* **Exercise aim**
Repeat the records in full and exactly, omitting pictures.

*** Opening of Input data ***

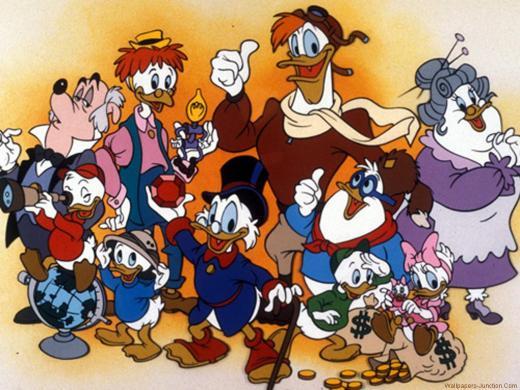 DuckTales-Wallpaper1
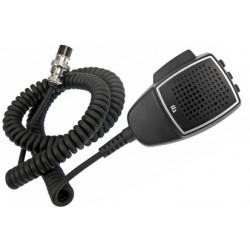 VLC5728 Mikrofon zamienny –...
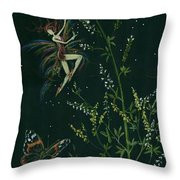 Ditchweed Fairy Hello Butterfly Throw Pillow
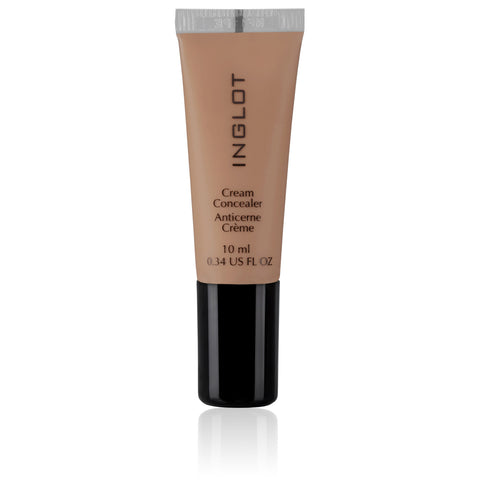 AMC FACE AND BODY ILLUMINATOR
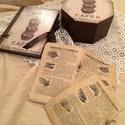 Csokis doboz, receptes füzet szettben., Konyhafelszerelés, Otthon, lakberendezés, Receptfüzet, Tárolóeszköz, Különleges nyolcszögletű csokis dobozt és receptes füzetet készítettem rendelésre. Kérhető más színb..., Meska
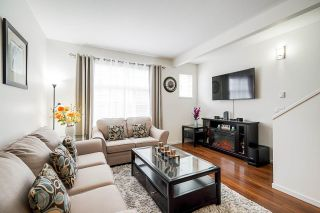 Photo 16: 34 5858 142 STREET in Surrey: Sullivan Station Townhouse for sale : MLS®# R2513656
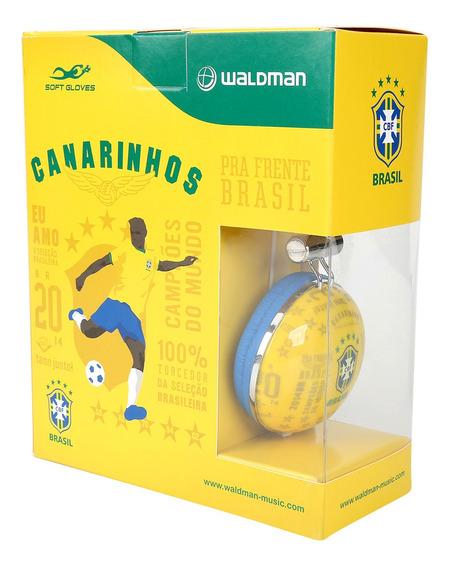 Fone De Ouvido Da Seleção Brasileira Waldman Amarelo -bn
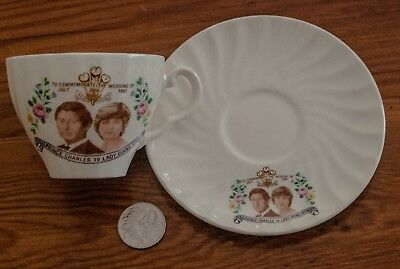 H.R.H Prince Charles to Lady Diana Spencer, cup and saucer -Johnson of Australia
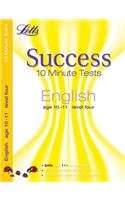 English Age 10-11: 10-Minute Tests (Letts Key Stage 2 Success)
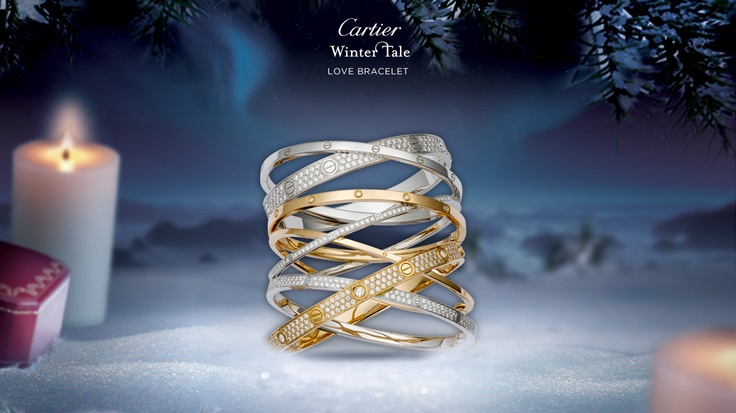 """LOVE BRACELET - by Cartier  PINK AND WHITE GOLD, DIAMONDS  A Cartier icon, the LOVE collection   is both a provocative talisman and a   bold symbol of passionate love. Allow   yourself to become one with your   partner, possess or let yourself be   possessed… How far would you go for LOVE?"""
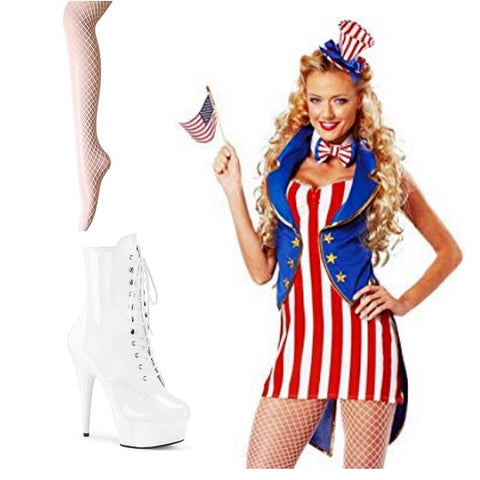 Adult Costumes | Patriotic Costumes All American Independence Day Dress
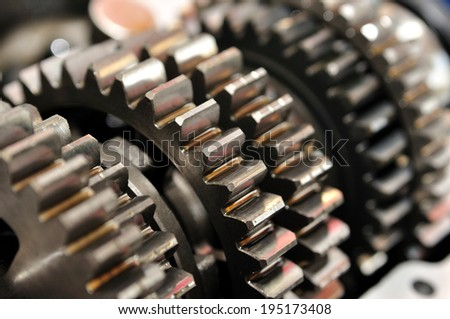 Gears with selective focus. - stock photo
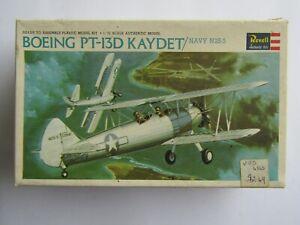 REVELL Boeing PT-13D KAYDET 1/72 Scale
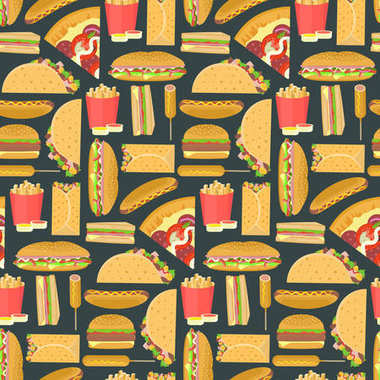 Bright colorful fast food seamless pattern on dark background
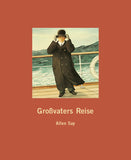 Großvaters Reise / Kinderbuch Deutsch / Allen Say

*** Close of Input data ***

* **Output**
 DuckTales-Wallpaper1
 VLC5728 Mikrofon zamienny –...
 Ditchweed Fairy Hello Butterfly Throw Pillow
 AMC FACE AND BODY ILLUMINATOR
 Csokis doboz, receptes füzet szettben., Konyhafelszerelés, Otthon, lakberendezés, Receptfüzet, Tárolóeszköz, Különleges nyolcszögletű csokis dobozt és receptes füzetet készítettem rendelésre. Kérhető más színb..., Meska
 Photo 16: 34 5858 142 STREET in Surrey: Sullivan Station Townhouse for sale : MLS®# R2513656
 Fone De Ouvido Da Seleção Brasileira Waldman Amarelo -bn
 H.R.H Prince Charles to Lady Diana Spencer, cup and saucer -Johnson of Australia
 English Age 10-11: 10-Minute Tests (Letts Key Stage 2 Success)
 """LOVE BRACELET - by Cartier  PINK AND WHITE GOLD, DIAMONDS  A Cartier icon, the LOVE collection   is both a provocative talisman and a   bold symbol of passionate love. Allow   yourself to become one with your   partner, possess or let yourself be   possessed… How far would you go for LOVE?"""
 Adult Costumes | Patriotic Costumes All American Independence Day Dress
 Gears with selective focus. - stock photo
 REVELL Boeing PT-13D KAYDET 1/72 Scale
 Bright colorful fast food seamless pattern on dark background
 Großvaters Reise / Kinderbuch Deutsch / Allen Say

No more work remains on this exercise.